Además de este cuadro, es muy poca la obra que se conoce o que se ha relacionado con nuestro artista. De hecho sólo se tiene la mención de un Escudo de monja con una Purísima, "bastante bien pintado" según Manuel Toussaint, obra que se conserva en una colección particular, a la que ahora podemos sumar los cuatro interesantes cuadros de mediano formato que se conservan en una dependencia de la catedral de Durango con representaciones de San Felipe Neri, pero que desafortunadamente no han sido ni estudiados ni fotografiados. Y la situación se agrava al caer en la cuenta de que también se ha incurrido en confusiones o errores al momento de consignar cuadros suyos. Así, sabemos que fue autor de un "Apostolado", pero Agustín Fernández Villa incurrió en un desliz al decir que se encontraba en el noviciado del convento de San Diego de la ciudad de México, pues copió mal a Couto, quien en realidad menciona los restos de un "apostolado" suyo, ejecutado en el año de 1714, que se encontraba "en el noviciado de Santo Domingo, en que también trabajó José de Ibarra".12 Asimismo, se menciona como suyo uno de los cuadros del retablo dedicado a la Sagrada Familia del lado derecho de la capilla de San Pedro, en la catedral de México.13 De resultar cierta esta noticia, entonces también podría ser suyo el Ángel de la guarda con la rúbrica "Aguilera fecit" que se guarda en el Museo de Davenport, Iowa, pero que exhibe una factura totalmente diferente, más próxima a la pintura que practicaban los artistas de fines del siglo XVII. Habría que añadir, por último, la noticia igualmente sin confirmar de que pueden ser suyos los cuadros de la serie con la "Vida de San Francisco" del Museo Regional de Guadalajara, mismos que por mucho tiempo se atribuyeron a Murillo o a su taller, pero en uno de los cuales alguien reportó haber visto la firma de Francisco de Aguilera.

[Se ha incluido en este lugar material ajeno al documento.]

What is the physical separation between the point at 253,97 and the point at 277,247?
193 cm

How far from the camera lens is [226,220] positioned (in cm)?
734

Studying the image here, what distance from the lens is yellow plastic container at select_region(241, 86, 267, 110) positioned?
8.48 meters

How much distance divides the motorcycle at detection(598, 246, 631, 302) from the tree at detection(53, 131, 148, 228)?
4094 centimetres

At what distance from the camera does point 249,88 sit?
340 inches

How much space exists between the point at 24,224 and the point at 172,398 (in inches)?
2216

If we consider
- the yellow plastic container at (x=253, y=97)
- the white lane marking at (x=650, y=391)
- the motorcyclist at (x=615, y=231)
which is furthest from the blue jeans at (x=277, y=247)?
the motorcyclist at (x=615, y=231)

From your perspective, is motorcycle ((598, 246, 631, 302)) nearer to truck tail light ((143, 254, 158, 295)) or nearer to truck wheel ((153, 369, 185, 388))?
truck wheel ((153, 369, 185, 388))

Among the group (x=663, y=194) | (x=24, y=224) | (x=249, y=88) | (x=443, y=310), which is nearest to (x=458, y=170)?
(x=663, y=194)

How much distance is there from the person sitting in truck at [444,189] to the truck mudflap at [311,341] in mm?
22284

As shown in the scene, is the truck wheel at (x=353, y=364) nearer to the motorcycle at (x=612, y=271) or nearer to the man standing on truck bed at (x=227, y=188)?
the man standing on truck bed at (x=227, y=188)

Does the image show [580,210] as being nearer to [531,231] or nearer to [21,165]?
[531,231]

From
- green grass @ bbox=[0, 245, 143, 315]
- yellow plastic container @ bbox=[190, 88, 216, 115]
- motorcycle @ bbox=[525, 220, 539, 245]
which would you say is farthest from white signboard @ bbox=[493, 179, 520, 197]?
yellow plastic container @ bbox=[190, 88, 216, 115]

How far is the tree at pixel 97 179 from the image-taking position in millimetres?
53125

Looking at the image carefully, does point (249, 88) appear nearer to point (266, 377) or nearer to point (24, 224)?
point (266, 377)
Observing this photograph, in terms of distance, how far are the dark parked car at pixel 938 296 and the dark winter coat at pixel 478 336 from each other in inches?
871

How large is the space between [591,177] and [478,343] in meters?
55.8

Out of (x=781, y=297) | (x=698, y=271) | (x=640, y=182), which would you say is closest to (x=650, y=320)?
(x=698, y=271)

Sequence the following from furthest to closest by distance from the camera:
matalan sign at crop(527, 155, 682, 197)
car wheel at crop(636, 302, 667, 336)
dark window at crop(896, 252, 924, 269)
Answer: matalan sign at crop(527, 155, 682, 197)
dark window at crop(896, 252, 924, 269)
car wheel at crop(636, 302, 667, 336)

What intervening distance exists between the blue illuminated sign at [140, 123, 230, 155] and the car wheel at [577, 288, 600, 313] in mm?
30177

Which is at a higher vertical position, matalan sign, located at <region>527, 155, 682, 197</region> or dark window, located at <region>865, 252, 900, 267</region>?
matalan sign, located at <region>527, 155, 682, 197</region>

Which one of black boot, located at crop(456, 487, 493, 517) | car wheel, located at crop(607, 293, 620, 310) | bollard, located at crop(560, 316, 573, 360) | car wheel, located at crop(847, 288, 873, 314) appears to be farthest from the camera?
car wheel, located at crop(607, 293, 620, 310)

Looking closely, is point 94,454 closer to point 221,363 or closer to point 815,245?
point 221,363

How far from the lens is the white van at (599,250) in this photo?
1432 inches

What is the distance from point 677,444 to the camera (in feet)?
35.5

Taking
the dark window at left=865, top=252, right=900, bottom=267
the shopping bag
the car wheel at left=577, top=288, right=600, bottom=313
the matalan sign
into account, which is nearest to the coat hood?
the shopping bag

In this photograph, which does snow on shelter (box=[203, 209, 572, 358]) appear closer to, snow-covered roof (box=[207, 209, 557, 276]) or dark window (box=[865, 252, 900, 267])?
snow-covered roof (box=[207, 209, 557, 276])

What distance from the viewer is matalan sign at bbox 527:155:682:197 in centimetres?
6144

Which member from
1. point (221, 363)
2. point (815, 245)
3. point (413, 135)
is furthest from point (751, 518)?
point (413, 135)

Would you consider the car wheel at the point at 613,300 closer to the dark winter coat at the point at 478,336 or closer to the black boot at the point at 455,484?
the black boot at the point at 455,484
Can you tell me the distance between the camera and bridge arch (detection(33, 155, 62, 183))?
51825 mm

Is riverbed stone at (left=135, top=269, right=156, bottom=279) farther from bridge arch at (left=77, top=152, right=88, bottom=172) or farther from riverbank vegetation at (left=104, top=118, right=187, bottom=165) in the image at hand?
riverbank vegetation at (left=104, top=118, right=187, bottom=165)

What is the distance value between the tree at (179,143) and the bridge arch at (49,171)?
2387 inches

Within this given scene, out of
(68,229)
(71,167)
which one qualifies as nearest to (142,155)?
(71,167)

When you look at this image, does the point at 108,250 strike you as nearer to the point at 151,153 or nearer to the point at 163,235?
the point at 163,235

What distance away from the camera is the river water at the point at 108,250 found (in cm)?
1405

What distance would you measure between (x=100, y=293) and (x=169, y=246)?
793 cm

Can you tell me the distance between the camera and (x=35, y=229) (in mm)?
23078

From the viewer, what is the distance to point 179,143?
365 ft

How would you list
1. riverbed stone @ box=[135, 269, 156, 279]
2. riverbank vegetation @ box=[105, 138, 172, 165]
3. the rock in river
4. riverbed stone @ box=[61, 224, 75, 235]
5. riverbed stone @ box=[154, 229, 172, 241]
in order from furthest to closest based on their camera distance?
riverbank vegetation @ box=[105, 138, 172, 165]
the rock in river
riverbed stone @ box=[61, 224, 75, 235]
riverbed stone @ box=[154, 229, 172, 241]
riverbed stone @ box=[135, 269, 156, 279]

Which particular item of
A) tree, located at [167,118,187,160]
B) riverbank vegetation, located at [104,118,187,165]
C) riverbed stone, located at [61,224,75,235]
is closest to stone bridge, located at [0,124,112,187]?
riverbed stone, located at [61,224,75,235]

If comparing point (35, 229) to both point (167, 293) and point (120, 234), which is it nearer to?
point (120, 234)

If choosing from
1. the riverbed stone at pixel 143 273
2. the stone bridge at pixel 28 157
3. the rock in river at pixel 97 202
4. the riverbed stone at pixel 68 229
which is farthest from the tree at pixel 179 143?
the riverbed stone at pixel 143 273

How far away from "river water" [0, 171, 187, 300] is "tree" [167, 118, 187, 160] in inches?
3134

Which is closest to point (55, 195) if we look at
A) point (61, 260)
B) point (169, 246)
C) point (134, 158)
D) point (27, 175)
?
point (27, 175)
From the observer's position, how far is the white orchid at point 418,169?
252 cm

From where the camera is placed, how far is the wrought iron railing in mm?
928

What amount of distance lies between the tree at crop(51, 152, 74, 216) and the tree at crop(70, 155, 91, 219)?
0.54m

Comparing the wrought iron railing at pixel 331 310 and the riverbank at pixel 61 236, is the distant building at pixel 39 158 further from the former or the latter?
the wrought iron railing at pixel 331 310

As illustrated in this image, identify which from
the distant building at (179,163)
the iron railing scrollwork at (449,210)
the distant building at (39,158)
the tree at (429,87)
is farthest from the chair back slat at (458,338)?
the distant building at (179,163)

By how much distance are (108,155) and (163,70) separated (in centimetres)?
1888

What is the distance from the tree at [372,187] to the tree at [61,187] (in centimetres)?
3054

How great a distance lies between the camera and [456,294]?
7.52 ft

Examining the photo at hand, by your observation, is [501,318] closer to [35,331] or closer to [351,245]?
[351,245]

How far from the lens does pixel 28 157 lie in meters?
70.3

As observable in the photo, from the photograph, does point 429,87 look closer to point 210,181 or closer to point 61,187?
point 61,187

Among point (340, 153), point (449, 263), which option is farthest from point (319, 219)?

Tal y como hemos expresado, este cuadro ingresó en marzo de 1877 a las colecciones de pintura virreinal que se iban formando en la Academia, proveniente del hospital de San Hipólito. Más tarde, en un inventario formado por Mateo Herrera (septiembre de 1917), conservador de las galerías de la antigua Academia, se le registra bajo el número 3130 en el "Salón de Actos" de dicha institución, con una valuación de 10 mil pesos. Para i934, Toussaint lo registra en la Biblioteca del plantel, convertido ya en la Escuela de Bellas Artes.16 Junto con la mayor parte de aquellos fondos, a partir de 1964 se exhibió en la Pinacoteca Virreinal.